> [Work instructions]: Please pick out every line in the material below that contains the string "instances" and copy each of those lines. Case counts.

> [Provided records]:
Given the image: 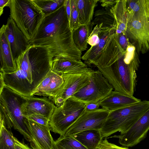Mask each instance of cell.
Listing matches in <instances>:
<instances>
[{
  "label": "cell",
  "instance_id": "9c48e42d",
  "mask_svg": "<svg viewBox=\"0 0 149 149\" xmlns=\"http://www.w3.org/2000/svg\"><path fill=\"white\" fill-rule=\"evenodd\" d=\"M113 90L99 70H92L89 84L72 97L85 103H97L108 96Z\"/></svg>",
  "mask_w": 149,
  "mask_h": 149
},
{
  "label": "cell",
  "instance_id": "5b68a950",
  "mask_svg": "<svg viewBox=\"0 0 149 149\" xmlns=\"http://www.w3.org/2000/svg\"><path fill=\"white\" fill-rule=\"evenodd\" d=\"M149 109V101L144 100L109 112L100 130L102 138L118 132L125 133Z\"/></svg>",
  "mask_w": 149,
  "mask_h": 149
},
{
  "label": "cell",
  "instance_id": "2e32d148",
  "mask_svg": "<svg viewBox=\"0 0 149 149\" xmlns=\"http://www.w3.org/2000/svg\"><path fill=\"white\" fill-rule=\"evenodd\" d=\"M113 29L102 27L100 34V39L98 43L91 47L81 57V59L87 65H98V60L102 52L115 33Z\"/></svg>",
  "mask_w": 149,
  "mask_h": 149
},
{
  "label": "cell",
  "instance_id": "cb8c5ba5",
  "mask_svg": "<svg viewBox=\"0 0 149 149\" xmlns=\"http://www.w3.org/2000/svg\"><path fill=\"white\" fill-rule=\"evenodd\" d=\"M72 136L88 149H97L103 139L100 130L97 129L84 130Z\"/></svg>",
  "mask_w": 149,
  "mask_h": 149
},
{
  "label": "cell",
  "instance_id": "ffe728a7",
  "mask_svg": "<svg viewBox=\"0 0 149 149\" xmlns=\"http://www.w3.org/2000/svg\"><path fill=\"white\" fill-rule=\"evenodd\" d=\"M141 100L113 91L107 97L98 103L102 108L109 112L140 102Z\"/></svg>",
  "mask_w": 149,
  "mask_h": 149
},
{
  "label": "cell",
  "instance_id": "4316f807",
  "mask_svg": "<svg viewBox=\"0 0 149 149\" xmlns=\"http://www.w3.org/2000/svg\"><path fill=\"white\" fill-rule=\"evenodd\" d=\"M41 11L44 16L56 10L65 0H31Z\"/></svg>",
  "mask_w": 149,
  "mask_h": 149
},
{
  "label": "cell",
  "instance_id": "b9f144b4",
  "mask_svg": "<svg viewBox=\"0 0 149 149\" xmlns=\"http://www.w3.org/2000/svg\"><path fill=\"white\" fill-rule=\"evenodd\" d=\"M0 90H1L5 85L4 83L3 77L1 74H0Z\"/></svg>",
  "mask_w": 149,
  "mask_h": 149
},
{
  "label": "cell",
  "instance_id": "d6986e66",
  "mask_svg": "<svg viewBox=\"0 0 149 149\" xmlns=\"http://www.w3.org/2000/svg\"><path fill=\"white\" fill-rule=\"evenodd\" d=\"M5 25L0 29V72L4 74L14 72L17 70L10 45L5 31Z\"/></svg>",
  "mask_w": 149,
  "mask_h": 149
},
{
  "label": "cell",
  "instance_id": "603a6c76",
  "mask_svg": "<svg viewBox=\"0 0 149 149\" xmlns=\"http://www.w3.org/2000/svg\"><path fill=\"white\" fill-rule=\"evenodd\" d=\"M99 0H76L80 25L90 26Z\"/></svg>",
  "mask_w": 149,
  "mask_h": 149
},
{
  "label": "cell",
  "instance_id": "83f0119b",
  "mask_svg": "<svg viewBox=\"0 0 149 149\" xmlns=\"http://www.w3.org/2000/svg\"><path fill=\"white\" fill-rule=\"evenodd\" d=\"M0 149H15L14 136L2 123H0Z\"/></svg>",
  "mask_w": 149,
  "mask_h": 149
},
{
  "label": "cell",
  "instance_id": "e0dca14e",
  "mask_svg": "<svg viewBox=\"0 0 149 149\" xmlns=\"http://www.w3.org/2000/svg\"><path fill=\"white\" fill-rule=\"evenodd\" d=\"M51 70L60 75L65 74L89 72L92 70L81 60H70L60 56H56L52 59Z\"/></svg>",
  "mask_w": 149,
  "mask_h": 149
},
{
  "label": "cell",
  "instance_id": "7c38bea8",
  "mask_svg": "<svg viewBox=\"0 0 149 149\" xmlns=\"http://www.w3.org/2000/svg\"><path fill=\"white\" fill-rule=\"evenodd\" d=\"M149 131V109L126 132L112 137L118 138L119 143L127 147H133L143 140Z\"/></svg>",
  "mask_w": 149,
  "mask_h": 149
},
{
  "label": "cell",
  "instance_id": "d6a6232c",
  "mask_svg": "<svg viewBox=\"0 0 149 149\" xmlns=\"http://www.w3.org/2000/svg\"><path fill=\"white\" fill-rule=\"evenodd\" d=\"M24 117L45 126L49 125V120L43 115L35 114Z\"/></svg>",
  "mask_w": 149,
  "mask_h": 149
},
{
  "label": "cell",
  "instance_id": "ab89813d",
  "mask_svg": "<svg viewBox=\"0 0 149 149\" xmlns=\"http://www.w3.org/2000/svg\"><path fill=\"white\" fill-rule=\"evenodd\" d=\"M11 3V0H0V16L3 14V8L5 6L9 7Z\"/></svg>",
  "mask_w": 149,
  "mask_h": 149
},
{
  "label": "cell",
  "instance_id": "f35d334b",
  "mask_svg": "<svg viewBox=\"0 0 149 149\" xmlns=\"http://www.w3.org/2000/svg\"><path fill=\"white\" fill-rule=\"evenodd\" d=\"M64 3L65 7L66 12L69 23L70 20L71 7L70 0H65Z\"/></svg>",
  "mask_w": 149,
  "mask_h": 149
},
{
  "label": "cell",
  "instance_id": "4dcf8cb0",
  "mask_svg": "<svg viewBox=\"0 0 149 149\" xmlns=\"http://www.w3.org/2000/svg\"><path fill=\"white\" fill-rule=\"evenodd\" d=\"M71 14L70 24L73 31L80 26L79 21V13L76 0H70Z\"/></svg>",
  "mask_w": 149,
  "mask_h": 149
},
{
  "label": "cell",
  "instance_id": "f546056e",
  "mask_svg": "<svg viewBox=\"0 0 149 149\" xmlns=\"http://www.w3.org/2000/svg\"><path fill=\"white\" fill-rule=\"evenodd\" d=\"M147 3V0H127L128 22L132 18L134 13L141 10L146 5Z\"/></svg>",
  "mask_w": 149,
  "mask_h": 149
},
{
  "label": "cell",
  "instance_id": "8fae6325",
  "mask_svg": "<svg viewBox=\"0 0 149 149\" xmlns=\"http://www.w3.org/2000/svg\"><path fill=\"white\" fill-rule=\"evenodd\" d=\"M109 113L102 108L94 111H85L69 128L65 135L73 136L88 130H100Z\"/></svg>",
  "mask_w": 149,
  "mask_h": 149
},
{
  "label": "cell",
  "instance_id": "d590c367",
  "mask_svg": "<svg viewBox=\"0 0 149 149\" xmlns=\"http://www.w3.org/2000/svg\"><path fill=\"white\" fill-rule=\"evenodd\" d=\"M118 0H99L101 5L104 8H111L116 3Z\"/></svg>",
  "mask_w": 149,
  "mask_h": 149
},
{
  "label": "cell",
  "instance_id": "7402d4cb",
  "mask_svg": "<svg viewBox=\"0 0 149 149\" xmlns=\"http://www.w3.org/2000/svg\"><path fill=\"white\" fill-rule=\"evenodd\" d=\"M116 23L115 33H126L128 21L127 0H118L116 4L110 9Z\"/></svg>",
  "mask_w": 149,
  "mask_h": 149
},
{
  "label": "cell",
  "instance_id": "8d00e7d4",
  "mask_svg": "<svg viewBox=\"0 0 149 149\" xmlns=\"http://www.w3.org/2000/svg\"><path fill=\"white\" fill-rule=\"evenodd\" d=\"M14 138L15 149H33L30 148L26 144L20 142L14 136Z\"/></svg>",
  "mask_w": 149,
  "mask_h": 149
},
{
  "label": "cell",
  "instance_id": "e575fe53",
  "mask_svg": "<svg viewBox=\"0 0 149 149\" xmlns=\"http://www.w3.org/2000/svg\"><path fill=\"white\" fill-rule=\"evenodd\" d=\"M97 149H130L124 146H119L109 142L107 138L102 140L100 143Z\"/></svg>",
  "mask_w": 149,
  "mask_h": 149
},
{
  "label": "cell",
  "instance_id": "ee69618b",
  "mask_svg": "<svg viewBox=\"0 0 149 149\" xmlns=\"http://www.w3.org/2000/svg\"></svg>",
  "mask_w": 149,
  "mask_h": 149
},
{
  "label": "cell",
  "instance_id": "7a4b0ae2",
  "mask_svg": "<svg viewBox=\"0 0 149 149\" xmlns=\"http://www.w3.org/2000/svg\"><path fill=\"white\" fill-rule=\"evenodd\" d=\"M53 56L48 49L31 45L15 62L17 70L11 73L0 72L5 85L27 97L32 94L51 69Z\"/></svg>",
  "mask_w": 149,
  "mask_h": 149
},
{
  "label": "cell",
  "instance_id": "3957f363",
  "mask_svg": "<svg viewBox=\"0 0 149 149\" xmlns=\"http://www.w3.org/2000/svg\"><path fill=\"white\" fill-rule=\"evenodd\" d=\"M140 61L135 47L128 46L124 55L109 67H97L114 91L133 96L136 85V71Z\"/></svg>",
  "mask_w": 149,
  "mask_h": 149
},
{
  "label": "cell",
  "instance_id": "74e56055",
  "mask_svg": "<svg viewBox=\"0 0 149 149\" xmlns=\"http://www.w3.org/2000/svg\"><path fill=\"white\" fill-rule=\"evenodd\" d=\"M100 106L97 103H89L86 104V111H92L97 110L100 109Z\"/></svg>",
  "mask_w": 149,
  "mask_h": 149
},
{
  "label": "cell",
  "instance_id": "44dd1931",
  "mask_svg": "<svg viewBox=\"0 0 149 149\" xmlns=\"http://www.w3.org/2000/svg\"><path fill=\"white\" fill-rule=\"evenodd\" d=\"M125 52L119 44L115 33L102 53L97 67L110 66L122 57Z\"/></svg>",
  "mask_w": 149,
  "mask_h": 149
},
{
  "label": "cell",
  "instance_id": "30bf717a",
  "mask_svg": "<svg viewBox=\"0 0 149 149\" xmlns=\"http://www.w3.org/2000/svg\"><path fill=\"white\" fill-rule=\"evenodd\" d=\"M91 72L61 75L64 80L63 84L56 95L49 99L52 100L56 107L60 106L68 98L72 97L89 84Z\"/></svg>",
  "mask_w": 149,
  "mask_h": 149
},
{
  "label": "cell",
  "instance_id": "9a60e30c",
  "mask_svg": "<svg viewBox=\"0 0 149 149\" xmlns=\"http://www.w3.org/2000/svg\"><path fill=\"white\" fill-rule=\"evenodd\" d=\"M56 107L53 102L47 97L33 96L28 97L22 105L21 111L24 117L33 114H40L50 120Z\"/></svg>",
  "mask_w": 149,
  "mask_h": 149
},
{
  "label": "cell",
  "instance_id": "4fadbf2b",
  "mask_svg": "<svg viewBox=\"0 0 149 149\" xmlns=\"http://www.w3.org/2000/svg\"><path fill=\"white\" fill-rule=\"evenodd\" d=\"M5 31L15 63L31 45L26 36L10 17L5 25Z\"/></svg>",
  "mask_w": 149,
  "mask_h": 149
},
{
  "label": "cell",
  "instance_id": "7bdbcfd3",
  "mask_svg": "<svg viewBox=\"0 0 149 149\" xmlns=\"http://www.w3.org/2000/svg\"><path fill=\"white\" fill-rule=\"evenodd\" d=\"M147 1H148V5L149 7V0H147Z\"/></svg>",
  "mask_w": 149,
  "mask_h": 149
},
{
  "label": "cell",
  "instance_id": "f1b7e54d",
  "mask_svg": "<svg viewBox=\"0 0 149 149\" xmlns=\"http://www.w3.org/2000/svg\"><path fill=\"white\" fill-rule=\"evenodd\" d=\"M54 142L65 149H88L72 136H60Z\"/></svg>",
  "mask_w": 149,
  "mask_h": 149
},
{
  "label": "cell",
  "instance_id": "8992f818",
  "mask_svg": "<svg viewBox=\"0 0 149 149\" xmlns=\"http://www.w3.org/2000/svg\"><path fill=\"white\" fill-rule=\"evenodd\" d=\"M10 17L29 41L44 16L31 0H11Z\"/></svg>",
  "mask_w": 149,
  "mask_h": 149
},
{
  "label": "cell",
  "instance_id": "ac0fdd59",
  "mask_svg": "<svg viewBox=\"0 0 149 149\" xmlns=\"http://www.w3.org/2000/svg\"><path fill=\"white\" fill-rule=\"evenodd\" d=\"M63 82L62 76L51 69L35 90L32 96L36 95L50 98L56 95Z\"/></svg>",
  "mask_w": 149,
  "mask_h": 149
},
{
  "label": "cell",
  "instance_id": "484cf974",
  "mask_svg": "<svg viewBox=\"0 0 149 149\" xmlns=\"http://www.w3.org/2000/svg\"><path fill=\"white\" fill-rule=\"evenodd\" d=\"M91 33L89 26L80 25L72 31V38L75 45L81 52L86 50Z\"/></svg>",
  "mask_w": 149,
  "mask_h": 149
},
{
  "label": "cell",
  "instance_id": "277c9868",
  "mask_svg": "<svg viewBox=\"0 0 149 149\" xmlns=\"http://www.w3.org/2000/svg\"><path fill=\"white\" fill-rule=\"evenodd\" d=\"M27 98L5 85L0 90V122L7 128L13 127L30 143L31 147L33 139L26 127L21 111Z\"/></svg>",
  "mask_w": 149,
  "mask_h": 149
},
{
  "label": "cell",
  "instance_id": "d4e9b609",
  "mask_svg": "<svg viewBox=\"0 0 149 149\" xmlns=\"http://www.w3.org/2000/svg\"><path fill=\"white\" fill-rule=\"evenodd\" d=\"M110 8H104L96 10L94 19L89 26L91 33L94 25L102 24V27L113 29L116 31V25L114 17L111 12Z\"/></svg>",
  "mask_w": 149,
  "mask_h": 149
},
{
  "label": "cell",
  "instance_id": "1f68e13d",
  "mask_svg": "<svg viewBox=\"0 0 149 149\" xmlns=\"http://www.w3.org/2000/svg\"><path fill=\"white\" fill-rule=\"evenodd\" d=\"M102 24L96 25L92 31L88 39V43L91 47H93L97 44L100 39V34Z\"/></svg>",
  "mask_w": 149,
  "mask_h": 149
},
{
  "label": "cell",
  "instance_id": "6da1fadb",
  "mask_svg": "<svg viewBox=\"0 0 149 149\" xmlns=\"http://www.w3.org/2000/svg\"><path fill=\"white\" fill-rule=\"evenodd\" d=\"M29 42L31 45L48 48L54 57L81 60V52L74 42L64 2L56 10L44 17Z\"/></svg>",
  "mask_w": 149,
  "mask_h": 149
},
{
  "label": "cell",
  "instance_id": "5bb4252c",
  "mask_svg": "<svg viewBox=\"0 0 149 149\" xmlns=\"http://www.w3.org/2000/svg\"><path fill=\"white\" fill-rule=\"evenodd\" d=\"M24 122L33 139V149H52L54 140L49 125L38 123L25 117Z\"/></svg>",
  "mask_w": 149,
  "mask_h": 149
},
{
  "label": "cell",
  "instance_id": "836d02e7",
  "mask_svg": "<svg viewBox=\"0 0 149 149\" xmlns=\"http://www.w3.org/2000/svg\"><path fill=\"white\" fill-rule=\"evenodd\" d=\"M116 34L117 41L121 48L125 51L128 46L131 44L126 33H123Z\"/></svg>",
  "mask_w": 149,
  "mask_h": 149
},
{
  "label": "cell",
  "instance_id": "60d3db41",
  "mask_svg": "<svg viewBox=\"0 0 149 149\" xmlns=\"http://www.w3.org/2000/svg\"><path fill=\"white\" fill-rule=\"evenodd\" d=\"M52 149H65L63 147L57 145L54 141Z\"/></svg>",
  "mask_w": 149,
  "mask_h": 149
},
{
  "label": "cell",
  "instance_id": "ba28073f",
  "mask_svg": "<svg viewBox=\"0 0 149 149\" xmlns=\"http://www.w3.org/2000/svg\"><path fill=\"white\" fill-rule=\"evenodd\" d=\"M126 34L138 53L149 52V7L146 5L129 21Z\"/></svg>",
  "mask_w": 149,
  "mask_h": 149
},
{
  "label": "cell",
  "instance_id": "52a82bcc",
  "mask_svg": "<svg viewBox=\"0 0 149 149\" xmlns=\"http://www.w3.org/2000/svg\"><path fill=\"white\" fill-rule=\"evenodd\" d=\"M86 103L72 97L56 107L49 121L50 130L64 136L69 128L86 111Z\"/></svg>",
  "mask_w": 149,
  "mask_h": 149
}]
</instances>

--

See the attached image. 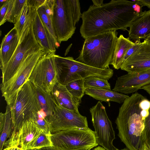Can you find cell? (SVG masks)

> [Answer to this task]:
Listing matches in <instances>:
<instances>
</instances>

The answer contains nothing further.